Michael Johnson’s letter to Frank Field & Co on CDC (reproduced in full here) was a real disappointment. I had expected more; a new and closely reasoned critique, passionately believed, perhaps. What I got was a tired and repetitive rehearsal of many concerns previously raised and answered, and a lot of scaremongering. It was most surprising to see that it claimed to be a dispassionate exposition, when the subsequent language was emotive in extreme.
According to Michael, the advocates of CDC are a
“small cabal of pensions industry self-interests (predominately consultants and lawyers, perhaps seeking to replace their diminishing DB income streams)”
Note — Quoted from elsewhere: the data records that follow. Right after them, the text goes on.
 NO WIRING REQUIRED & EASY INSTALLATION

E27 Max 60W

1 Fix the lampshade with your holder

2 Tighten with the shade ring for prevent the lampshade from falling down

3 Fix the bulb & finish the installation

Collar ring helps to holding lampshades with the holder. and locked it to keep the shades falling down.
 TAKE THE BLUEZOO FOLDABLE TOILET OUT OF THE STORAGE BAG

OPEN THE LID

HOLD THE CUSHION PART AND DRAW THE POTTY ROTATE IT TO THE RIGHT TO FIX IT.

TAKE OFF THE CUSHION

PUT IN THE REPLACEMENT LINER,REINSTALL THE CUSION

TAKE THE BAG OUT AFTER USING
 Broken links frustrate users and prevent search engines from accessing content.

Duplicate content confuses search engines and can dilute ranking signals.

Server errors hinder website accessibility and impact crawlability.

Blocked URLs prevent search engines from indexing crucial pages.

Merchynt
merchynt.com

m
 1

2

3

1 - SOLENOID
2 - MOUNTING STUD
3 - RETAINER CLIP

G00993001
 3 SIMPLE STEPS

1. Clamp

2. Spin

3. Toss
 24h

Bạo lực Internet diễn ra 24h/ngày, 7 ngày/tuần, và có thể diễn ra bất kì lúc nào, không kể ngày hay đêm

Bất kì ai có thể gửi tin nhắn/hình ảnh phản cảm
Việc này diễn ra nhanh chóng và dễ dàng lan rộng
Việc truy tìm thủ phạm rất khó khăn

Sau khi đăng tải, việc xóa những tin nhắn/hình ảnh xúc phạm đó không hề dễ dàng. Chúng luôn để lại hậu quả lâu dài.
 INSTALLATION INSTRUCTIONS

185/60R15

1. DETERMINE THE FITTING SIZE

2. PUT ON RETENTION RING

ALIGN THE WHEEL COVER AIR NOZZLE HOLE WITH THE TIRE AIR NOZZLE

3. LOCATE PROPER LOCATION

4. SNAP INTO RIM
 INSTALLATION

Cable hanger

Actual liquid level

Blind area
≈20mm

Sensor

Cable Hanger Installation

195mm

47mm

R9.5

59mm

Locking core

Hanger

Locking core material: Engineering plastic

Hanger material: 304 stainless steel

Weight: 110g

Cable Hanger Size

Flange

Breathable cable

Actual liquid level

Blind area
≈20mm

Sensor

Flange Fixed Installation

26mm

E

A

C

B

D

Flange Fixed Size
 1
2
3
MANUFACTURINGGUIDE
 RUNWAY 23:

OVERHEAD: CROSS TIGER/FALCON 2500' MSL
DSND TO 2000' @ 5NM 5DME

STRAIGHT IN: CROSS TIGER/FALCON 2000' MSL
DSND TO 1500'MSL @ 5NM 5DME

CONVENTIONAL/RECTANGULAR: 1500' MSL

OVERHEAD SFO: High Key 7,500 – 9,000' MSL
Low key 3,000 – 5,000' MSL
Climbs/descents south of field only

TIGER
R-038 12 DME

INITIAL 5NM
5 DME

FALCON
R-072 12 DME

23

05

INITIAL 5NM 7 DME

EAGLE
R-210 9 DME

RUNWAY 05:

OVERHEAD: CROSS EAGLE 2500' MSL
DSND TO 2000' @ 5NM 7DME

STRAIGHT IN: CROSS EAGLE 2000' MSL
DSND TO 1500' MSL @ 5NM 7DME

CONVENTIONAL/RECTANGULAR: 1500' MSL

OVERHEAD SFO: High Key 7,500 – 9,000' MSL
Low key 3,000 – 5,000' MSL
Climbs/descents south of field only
The alternate to CDC proposed, in an incomplete, and rather loose, hand-waving manner, appears to be placed far behind many of the possible designs for CDC which have been proposed and discussed, from a cost and efficiency standpoint. Michael is a fan of with-profits policies; strong and assertive governance will resolve their well-known woes. Yet, one of the key elements of a well-designed CDC scheme is that it benefits from both risk-pooling and risk-sharing among members, which is not a feature of any with-profits policy. There also appears to be a blissful ignorance in his critique of the difference between cross-subsidies and risk-sharing.
Michael has a concern, expressed frequently, that a scheme may over-distribute to current pensioners at the expense of members not yet pensioners. The problem is hardly new as even a cursory reading of the “tragedy of the commons” literature (Hardin, Ostrom, Stiglitz, et al.) would reveal. The solution incidentally is simple. It is, at any point in time, to pay pensions only to the extent that they are funded; to treat the solvency ratio as if it were binding.
This of course is the position faced by an individual, full exposure to the volatility of their asset portfolio (and overconsumption today of assets held for the future their only option). This is where the collective nature of CDC comes into its own; it introduces a second option, risk sharing among members which is equitably organised among them, and therefore sustainable.
But Michael seems no fan of collectivism of any stripe.
Of course, the letter takes the usual cheap shot of asserting that other than Royal Mail there are no companies interested. In fact, there are already many more who will be investigating CDC once it is permitted to exist and be offered. It is a matter of public record that back when the Defined Ambition legislation was being written and the prospect of CDC seemed imminent and tangible, there were more than 20 employer sponsors interested.
In addition, it should be recognised that CDC schemes may exist independently of any corporate sponsor, perhaps organised as master-trusts.
Rather surprisingly, Michael demonstrates a lack of understanding of innovation processes, asserting: “ordinarily, successful product innovation is customer-driven”. As has been noted many times before, this approach results in improved horses but no motor cars. Many, arguably most, innovations are, of course, introduced, built first, in hope and anticipation, not reaction. The need for decumulation innovation is clear, a belief shared by the authorities, but need does not necessary translate into demand. However, one thing is clear: if we don’t build it, they cannot come.
The letter contains a number of misrepresentations, such as the idea that Freedom and Choice transfers will either be not possible or prove extremely complex, when neither of these is true.
There is much emphasis on creating an atmosphere of uncertainty and risk surrounding CDC, to be approached with much apprehension and dread. The letter is even structured as a listing of risks. Any experimentation and innovation are then much simpler to depict as irresponsible and dangerous.
The letter elevates some remote and highly improbable possibilities to likely events; millennium bug hysteria at its most extreme. Michael would do well to understand that the absence of evidence does not constitute proof that precautionary action needs to be taken.